Artist's impression of a neutron star Neutron stars are extremely compact (~10 km diameter) massive (~1.4 to 2 solar mass) remnants of high mass (> 7 solar mass) stars. Formed during the gravitational core-collapse of Type Ib, Ic and II supernovae, they have initial temperatures exceeding 1011 Kelvon, but cool very rapidly with time.

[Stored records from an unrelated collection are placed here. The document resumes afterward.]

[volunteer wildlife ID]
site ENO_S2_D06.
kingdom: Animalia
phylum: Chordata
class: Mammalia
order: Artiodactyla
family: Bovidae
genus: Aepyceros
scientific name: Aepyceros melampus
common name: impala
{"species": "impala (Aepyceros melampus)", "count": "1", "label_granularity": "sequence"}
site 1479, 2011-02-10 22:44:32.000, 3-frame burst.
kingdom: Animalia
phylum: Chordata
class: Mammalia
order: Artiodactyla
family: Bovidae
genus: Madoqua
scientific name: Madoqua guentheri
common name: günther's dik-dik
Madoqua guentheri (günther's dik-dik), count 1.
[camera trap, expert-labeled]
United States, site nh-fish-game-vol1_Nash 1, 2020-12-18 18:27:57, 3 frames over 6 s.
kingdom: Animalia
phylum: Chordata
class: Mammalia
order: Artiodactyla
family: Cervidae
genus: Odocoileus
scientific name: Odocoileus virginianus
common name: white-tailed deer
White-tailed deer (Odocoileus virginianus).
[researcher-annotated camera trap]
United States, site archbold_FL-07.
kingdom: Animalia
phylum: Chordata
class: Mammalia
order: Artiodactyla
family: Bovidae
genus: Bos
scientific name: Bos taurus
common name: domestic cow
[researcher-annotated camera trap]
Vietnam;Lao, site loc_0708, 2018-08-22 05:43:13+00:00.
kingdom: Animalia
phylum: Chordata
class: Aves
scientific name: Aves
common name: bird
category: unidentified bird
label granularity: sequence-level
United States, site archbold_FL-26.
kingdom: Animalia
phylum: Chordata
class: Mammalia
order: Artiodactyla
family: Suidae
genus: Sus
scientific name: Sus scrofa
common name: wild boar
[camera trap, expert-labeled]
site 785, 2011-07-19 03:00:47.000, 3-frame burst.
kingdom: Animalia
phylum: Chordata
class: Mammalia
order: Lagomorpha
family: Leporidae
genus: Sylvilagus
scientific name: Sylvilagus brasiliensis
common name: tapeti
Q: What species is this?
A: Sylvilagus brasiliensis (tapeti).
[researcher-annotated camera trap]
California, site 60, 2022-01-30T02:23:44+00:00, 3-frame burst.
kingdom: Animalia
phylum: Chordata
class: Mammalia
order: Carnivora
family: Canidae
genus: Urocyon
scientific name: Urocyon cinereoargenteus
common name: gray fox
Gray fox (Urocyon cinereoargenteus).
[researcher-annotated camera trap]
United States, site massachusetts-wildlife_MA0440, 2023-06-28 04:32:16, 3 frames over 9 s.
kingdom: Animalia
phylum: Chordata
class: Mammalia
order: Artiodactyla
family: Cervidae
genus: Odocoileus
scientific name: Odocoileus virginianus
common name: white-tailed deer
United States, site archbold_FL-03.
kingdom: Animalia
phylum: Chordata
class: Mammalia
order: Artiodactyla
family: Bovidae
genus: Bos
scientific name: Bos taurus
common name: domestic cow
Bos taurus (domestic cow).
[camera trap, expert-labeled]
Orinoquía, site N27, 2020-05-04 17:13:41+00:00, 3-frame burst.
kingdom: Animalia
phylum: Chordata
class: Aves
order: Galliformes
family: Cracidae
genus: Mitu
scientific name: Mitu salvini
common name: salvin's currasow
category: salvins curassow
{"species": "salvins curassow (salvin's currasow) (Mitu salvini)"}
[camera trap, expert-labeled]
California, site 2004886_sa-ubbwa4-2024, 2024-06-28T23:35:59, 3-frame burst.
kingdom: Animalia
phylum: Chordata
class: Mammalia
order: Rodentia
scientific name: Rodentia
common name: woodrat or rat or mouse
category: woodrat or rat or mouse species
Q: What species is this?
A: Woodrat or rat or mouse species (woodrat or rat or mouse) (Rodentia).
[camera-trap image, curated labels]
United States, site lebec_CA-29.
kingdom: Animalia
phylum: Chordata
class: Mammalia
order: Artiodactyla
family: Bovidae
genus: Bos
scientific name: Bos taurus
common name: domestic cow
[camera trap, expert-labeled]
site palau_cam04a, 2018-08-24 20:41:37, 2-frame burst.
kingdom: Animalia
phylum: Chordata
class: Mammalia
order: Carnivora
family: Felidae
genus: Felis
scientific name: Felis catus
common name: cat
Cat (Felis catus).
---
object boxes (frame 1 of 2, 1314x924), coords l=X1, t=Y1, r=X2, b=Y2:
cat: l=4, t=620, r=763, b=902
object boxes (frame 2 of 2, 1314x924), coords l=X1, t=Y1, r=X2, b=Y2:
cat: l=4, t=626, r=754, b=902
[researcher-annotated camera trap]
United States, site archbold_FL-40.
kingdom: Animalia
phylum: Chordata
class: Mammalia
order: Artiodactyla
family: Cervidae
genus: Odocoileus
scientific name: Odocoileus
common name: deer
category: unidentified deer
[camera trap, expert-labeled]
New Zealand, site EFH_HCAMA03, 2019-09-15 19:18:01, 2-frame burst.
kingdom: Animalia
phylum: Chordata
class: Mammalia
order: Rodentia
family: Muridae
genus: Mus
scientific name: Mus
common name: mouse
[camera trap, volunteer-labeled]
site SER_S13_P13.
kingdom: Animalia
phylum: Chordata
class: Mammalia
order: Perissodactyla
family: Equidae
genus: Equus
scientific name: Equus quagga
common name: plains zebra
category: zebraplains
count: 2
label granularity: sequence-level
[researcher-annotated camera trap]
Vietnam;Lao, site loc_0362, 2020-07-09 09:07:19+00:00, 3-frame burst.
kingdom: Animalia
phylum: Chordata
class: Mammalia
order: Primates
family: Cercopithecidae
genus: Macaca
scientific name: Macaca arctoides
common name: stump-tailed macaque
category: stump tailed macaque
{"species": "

Their existence was originally proposed by Zwicky and Baade in the 1930s, but they remained unobserved until the late-1960s, when Hewish and Bell identified a pulsing radio source in the Crab nebula as a neutron star. (Hewish and Okoye had previously identified "an unusual source of high radio brightness temperature" within the crab.) Neutron stars have strong magnetic fields and rapid rotation, leading to radiation beaming along the magnetic poles; the observed pulses result from the beams sweeping across the terrestrial line of sight. Numerous pulsars are currently known, but direct observations of the neutron star's "photosphere" are much rarer. The present observations will used WFPC2 to image five previously-detected neutron stars in the U and B bands, mapping the blue/ultraviolet flux distribution and enabling the potential measurement of proper motions.

GO 11966:

The Recent Star Formation History of SINGS Galaxies
Spitzer IRAC image of the one-armed spiral, NGC 4725; the 5.8 and 8 micron data (red) highlight warm dust clouds SINGS is the Spitzer Infrared Nearby Galaxy Survey, a comprehensive imaging and spectroscopic study of 75 nearby galaxies (D < 30 Mpc). The program combines Spitzer mid-infrared observations (With IRAC, MIPS and the IRS) with optical data from ground-based telescope and HST, radio observations and UV imaging with GALEX. The overall goalm of the program is to map the distribution of gas and dust in these nearby systems, and hence probe the nature and distribution of physical processes within the ISM. Many of the SINGS targets lack high-resolution ultraviolet imaging, and the present communtiy program was allocated Director's Discretionary Time of HST for WFPC2 F336W (U-band) and (in a few cases) F656N (H-alpha) imaging of a subset of the sample. The data will be of particular use in resolving and providing reliable age estimates for individual star clusters.